What to do: Give the records again in full, exactly as they appear.

START Records for the exercise

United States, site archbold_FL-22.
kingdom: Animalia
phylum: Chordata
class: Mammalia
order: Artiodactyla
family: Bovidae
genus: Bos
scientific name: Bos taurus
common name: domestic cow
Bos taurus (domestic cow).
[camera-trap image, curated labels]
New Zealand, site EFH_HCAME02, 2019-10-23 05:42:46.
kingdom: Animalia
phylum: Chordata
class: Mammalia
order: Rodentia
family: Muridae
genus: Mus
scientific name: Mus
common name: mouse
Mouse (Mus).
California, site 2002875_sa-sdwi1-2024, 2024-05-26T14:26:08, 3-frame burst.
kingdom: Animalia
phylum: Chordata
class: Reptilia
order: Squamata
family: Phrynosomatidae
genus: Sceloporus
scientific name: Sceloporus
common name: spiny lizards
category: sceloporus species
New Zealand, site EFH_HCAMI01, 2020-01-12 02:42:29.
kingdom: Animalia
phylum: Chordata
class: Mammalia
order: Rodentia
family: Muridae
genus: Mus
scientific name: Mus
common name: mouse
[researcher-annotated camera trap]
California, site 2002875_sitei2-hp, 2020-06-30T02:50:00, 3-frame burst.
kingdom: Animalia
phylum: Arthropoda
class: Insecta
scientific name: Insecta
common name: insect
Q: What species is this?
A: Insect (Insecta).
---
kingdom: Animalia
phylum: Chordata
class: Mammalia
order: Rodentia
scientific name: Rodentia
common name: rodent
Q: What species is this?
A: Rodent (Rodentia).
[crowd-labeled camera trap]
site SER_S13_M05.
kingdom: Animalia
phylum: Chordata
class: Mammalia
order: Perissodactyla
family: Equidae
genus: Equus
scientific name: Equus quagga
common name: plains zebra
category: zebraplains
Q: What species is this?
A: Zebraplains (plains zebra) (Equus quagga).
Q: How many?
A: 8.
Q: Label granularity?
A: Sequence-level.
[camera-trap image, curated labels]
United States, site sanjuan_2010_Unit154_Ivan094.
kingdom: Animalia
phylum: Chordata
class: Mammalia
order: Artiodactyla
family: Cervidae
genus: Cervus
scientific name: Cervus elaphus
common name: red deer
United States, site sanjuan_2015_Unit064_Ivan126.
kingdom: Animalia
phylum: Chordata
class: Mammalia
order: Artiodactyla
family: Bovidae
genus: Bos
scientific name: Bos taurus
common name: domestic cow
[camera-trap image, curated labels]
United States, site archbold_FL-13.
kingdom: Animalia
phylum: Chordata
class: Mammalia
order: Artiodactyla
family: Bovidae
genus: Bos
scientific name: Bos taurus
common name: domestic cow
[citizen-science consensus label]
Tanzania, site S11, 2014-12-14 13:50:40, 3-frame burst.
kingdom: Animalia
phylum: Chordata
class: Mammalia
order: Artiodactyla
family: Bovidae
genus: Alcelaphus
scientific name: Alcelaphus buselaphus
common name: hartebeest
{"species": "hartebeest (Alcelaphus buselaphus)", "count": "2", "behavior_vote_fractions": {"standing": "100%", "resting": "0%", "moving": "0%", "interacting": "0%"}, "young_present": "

END Records for the exercise

Result of this task:
United States, site archbold_FL-22.
kingdom: Animalia
phylum: Chordata
class: Mammalia
order: Artiodactyla
family: Bovidae
genus: Bos
scientific name: Bos taurus
common name: domestic cow
Bos taurus (domestic cow).
[camera-trap image, curated labels]
New Zealand, site EFH_HCAME02, 2019-10-23 05:42:46.
kingdom: Animalia
phylum: Chordata
class: Mammalia
order: Rodentia
family: Muridae
genus: Mus
scientific name: Mus
common name: mouse
Mouse (Mus).
California, site 2002875_sa-sdwi1-2024, 2024-05-26T14:26:08, 3-frame burst.
kingdom: Animalia
phylum: Chordata
class: Reptilia
order: Squamata
family: Phrynosomatidae
genus: Sceloporus
scientific name: Sceloporus
common name: spiny lizards
category: sceloporus species
New Zealand, site EFH_HCAMI01, 2020-01-12 02:42:29.
kingdom: Animalia
phylum: Chordata
class: Mammalia
order: Rodentia
family: Muridae
genus: Mus
scientific name: Mus
common name: mouse
[researcher-annotated camera trap]
California, site 2002875_sitei2-hp, 2020-06-30T02:50:00, 3-frame burst.
kingdom: Animalia
phylum: Arthropoda
class: Insecta
scientific name: Insecta
common name: insect
Q: What species is this?
A: Insect (Insecta).
---
kingdom: Animalia
phylum: Chordata
class: Mammalia
order: Rodentia
scientific name: Rodentia
common name: rodent
Q: What species is this?
A: Rodent (Rodentia).
[crowd-labeled camera trap]
site SER_S13_M05.
kingdom: Animalia
phylum: Chordata
class: Mammalia
order: Perissodactyla
family: Equidae
genus: Equus
scientific name: Equus quagga
common name: plains zebra
category: zebraplains
Q: What species is this?
A: Zebraplains (plains zebra) (Equus quagga).
Q: How many?
A: 8.
Q: Label granularity?
A: Sequence-level.
[camera-trap image, curated labels]
United States, site sanjuan_2010_Unit154_Ivan094.
kingdom: Animalia
phylum: Chordata
class: Mammalia
order: Artiodactyla
family: Cervidae
genus: Cervus
scientific name: Cervus elaphus
common name: red deer
United States, site sanjuan_2015_Unit064_Ivan126.
kingdom: Animalia
phylum: Chordata
class: Mammalia
order: Artiodactyla
family: Bovidae
genus: Bos
scientific name: Bos taurus
common name: domestic cow
[camera-trap image, curated labels]
United States, site archbold_FL-13.
kingdom: Animalia
phylum: Chordata
class: Mammalia
order: Artiodactyla
family: Bovidae
genus: Bos
scientific name: Bos taurus
common name: domestic cow
[citizen-science consensus label]
Tanzania, site S11, 2014-12-14 13:50:40, 3-frame burst.
kingdom: Animalia
phylum: Chordata
class: Mammalia
order: Artiodactyla
family: Bovidae
genus: Alcelaphus
scientific name: Alcelaphus buselaphus
common name: hartebeest
{"species": "hartebeest (Alcelaphus buselaphus)", "count": "2", "behavior_vote_fractions": {"standing": "100%", "resting": "0%", "moving": "0%", "interacting": "0%"}, "young_present": "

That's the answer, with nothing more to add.